Perhaps if I’d become an archaeologist or a UFOlogist, things would be different.
Come to think of it, I haven’t seen or heard of any current UFOlogists in a long time. When I was a kid, they seemed to be highly visible in the popular zeitgeist, and many books such as Communion sold millions of copies. These days, the subject is relegated to late-night AM radio pariahs. My ten-year-old self sure didn’t see that coming. Guess I made an okay career choice after all.
I always knew I wanted to be a musician. I didn’t want to teach. I didn’t want to be a concert pianist. I gave up playing the clarinet (although I was first chair) when I was done with high school, in favor of the electric guitar. I spent too many years living in Nowhere, and that caused precious years to pass by. Ennui, inertia and a bleak worldview got the best of me for a long time.
The move to Portland (and years of therapy) helped tremendously, and I
usually enjoy life these days, but I’m getting a bit tired of this town, if I’m honest. There are many things to love about it; its beauty, its cheap and plentiful world-class food culture, its proximity to various types of natural surroundings, and its clean air and all-around livability, but I’ve been here for a long time, and I’m starting to feel a bit constrained by its lack of serious opportunities. Also, I feel like I’m a bit past the age where I should be struggling with decisions like this. I feel like I should be able to jump in with both feet.

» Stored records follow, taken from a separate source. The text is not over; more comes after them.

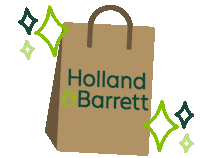 Paper Bag Shopping Sticker by Holland & Barrett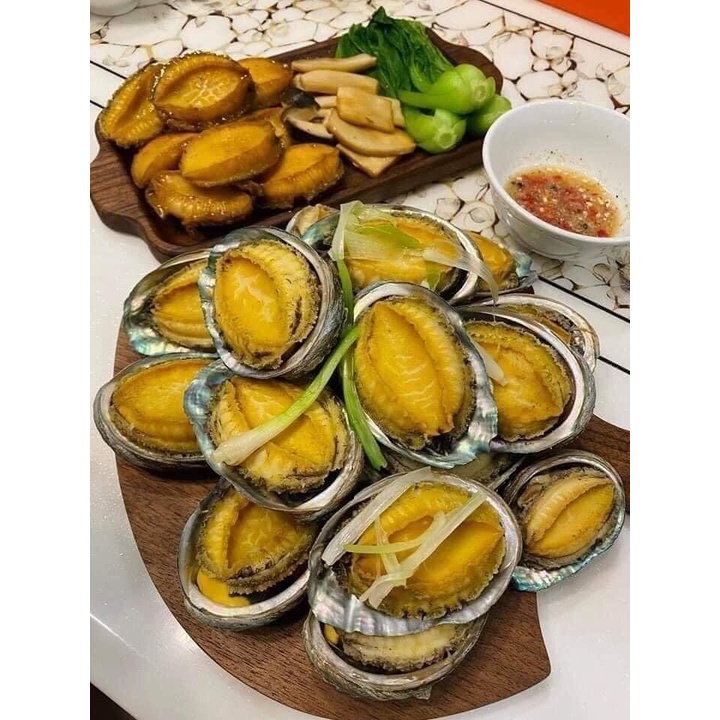 1kg bào ngư Hàn Quốc Abalone(18-20 con/kg)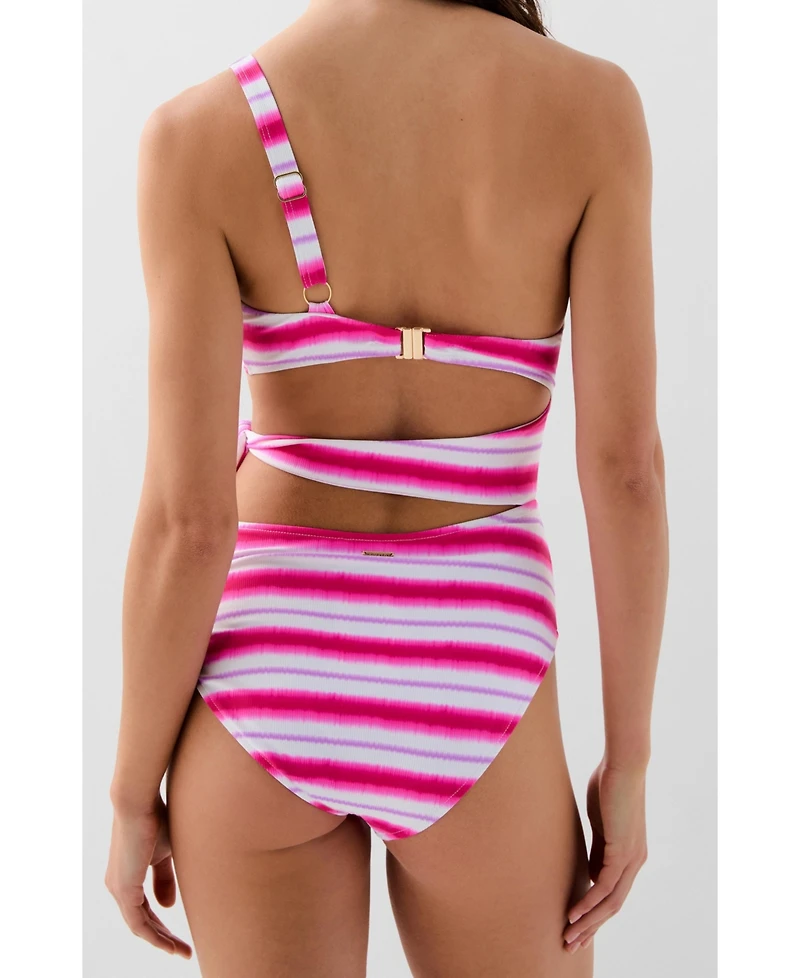 Scalpers Women's Stripes Swimsuit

It’s been occurring to me more and more lately that I really need to go elsewhere, and I can totally do that, but it will take a lot of planning and resources that I just don’t have at the moment. I need to work on that. I don’t want to ‘do a geographic’, as my friend’s dad would say (I love that expression) by running away from whatever problems or shortcomings I have here, because those will follow me anywhere I go. I want to go for the right reasons, and to be prepared, with my head held high.
And then there’s the question of where to go. New York seems like the best choice. I love it, I have friends there, and it’s the quintessential land of opportunity. It’s a bit daunting, and very different from weird little Portland, but I’m not too worried about that.